Instructions to follow –
All entries below must be output word for word, and the pictures left behind.

Data –
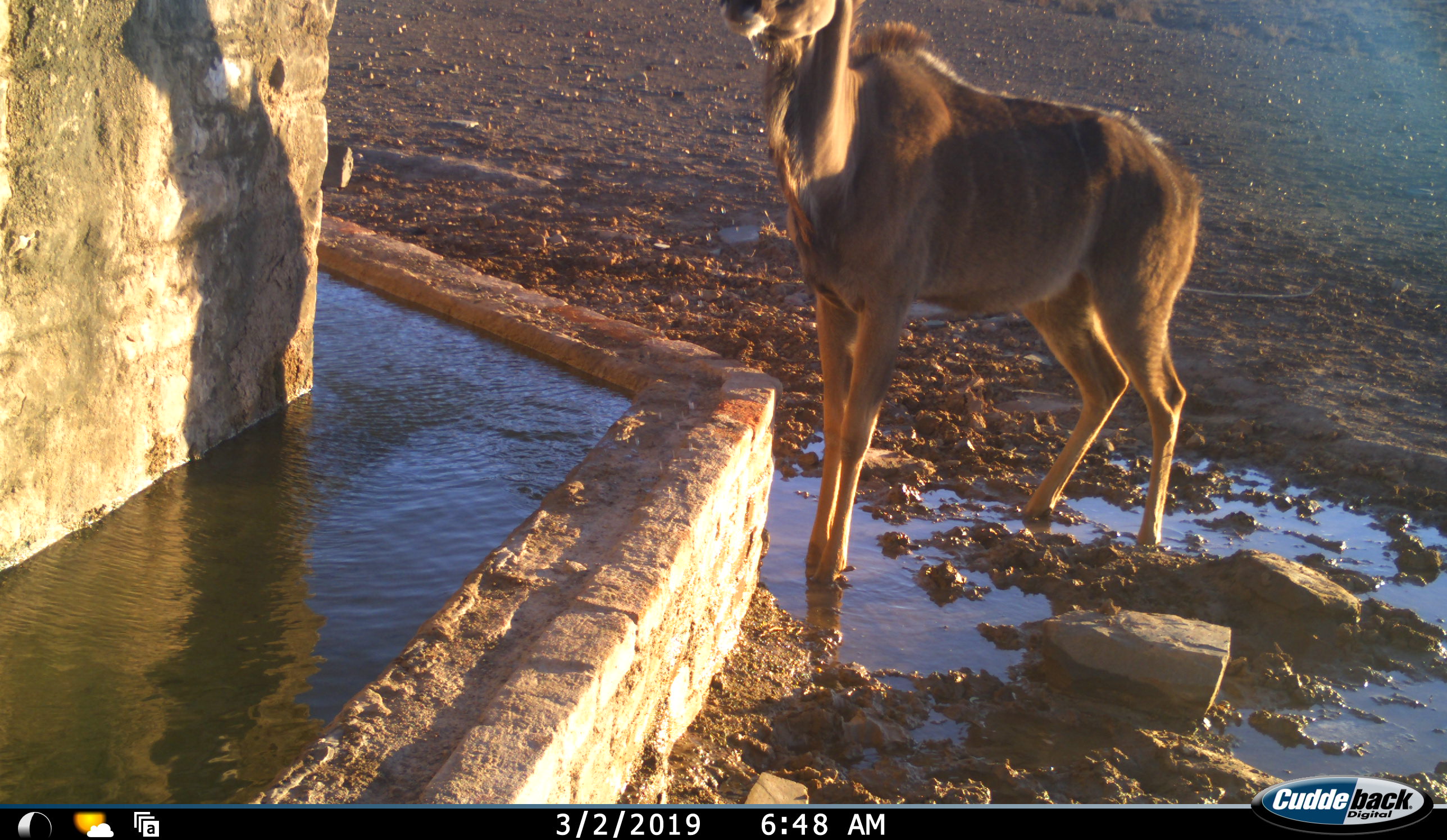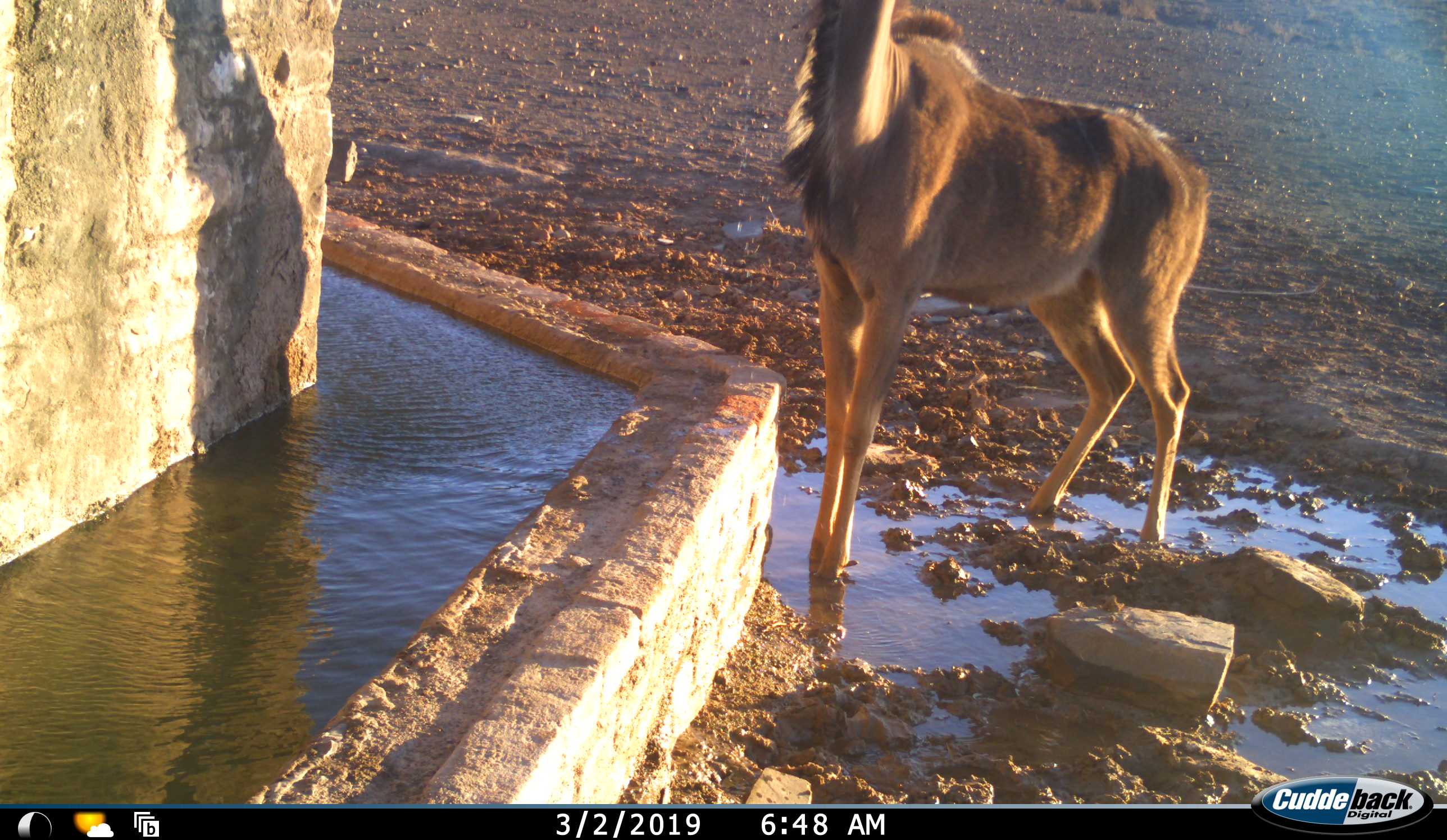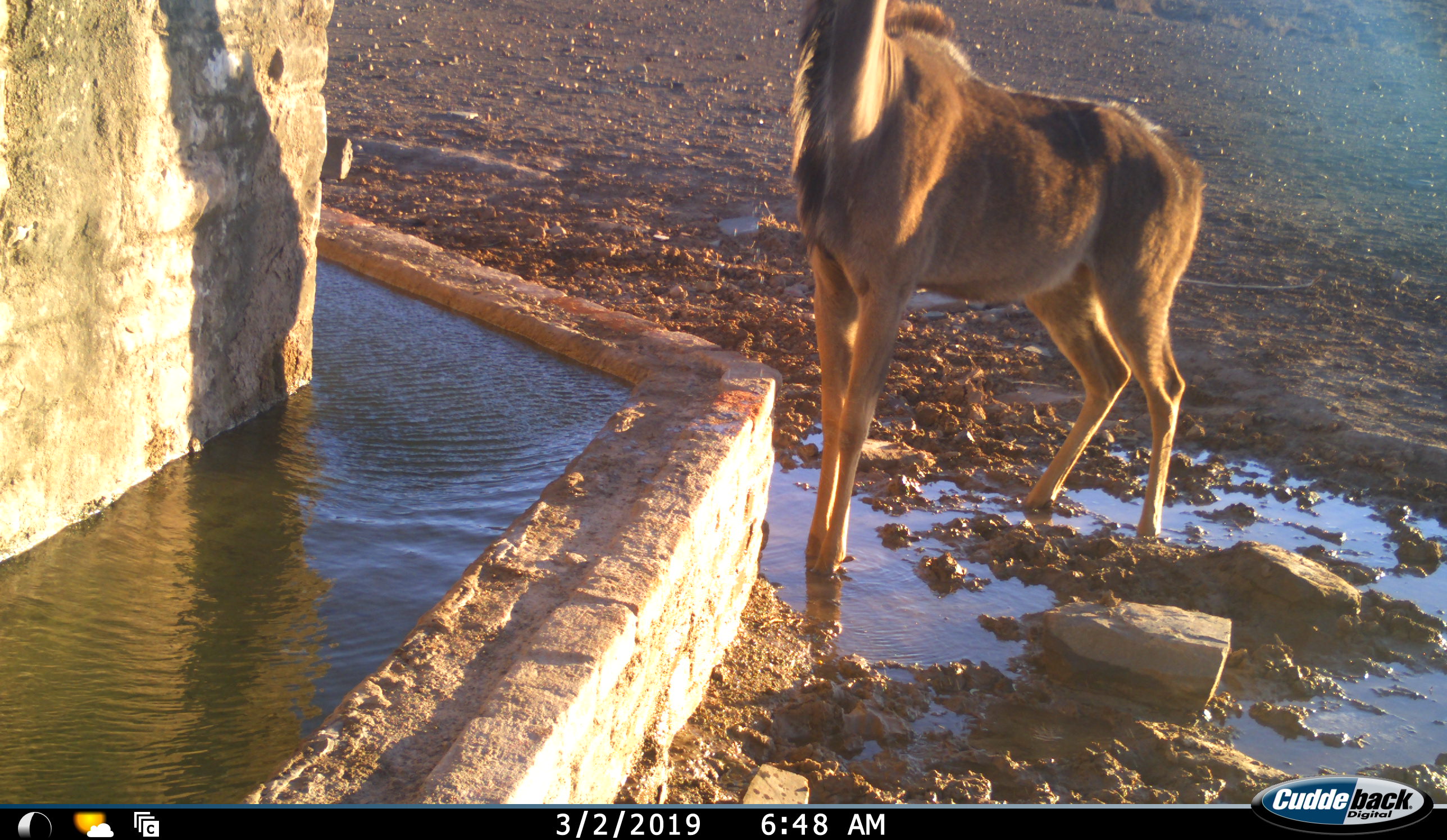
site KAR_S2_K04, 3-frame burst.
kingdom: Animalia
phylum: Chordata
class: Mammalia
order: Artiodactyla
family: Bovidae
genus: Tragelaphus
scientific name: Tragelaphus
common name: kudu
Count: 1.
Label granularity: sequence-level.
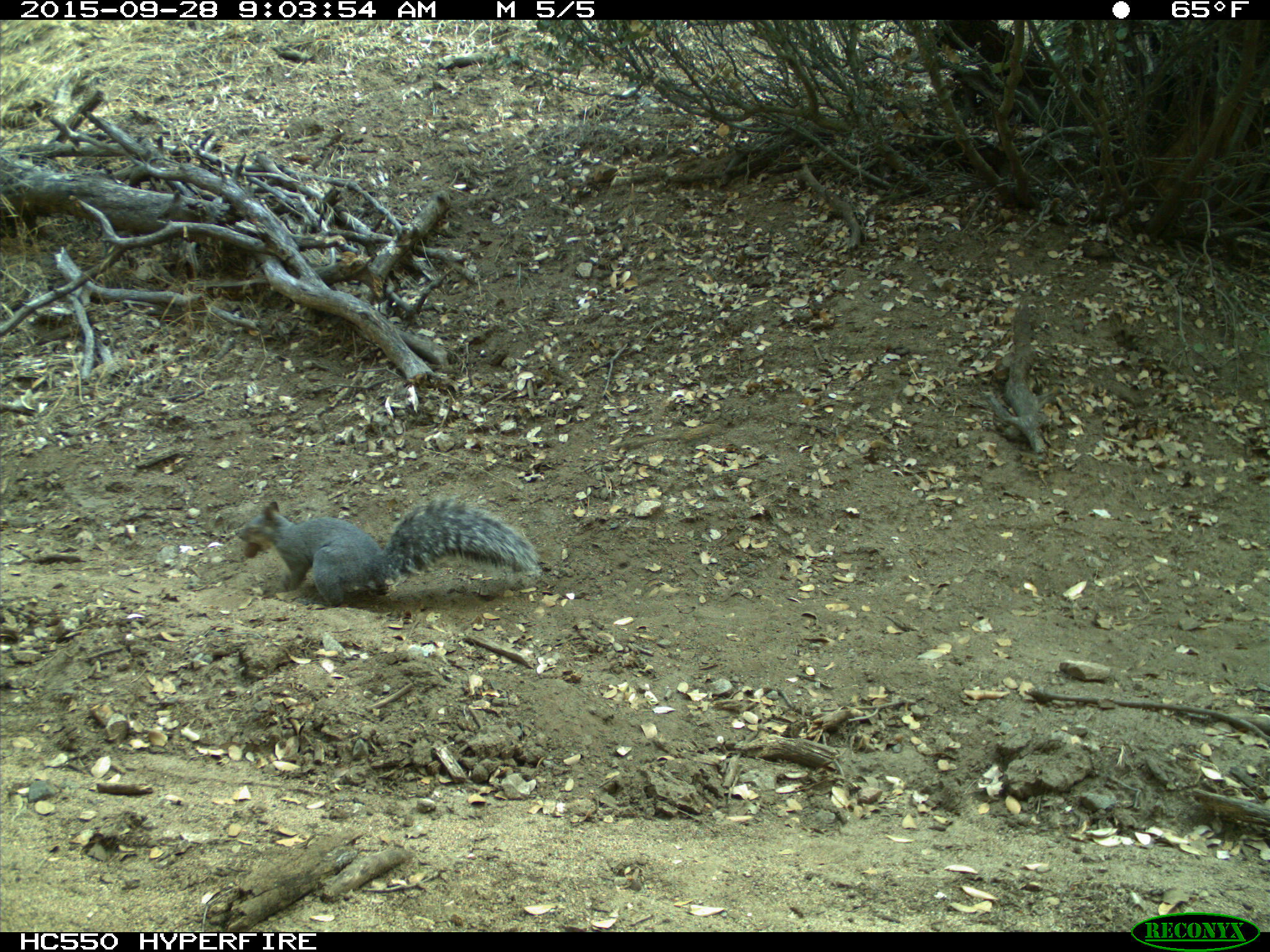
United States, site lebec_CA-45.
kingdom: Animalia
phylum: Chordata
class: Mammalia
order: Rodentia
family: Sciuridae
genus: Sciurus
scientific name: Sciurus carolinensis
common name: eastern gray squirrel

Result of the task –
site KAR_S2_K04, 3-frame burst.
kingdom: Animalia
phylum: Chordata
class: Mammalia
order: Artiodactyla
family: Bovidae
genus: Tragelaphus
scientific name: Tragelaphus
common name: kudu
Count: 1.
Label granularity: sequence-level.
United States, site lebec_CA-45.
kingdom: Animalia
phylum: Chordata
class: Mammalia
order: Rodentia
family: Sciuridae
genus: Sciurus
scientific name: Sciurus carolinensis
common name: eastern gray squirrel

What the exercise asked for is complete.